FCW Lawyers

FCA rejects discrimination claim by dismissed pregnant employee


FCA rejects discrimination claim by dismissed pregnant employee

16 October 2020 by Nes Demir

The Federal Circuit Court of Australia (FCA) rejected an employee’s claim she was discriminated against because of her pregnancy and constructively dismissed.

The employee and alleged discriminators gave conflicting evidence and the latter, being that the alleged discriminators were never told about the pregnancy, was preferred.

The FCA noted that at the relevant time, the employee’s pregnancy had not yet been confirmed and the employee gave evidence that in her culture, pregnancies are not disclosed before 12 weeks.

The employee also claimed she was threatened about her position being made redundant but the FCA accepted contemporaneous evidence indicating discussions referred to were in relation to the employee’s performance issues, not a redundancy.

Provided information
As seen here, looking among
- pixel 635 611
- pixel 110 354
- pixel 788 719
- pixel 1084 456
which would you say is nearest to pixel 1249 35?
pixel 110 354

Parts of the exercise
(1) According to the article on the pregnancy discrimination claim, what did the employee say about disclosing pregnancies in her culture?
(2) Resume the article on the pregnancy discrimination claim, starting after its final sentence.
The items above are separate material and have no connection to the article on the pregnancy discrimination claim.

Activity answers
(1) She said that in her culture, pregnancies are not disclosed before 12 weeks.

(2)
See Arya v Kone Elevators Pty Ltd & Anor [2020] FCCA 2693


  1. Contemporaneous evidence is always preferred. In this case, one of the alleged discriminators produced text messages and emails and medical certificates she received from the employee which in no way indicated she was pregnant. There were also emails and file notes in relation to meetings held with the employee, showing the discussions held were around the employee’s performance and not a potential redundancy of her position, as claimed.
  2. File notes should be taken during performance or disciplinary meetings and follow up emails should be sent to employees after every discussion or meeting held to summarise what was discussed.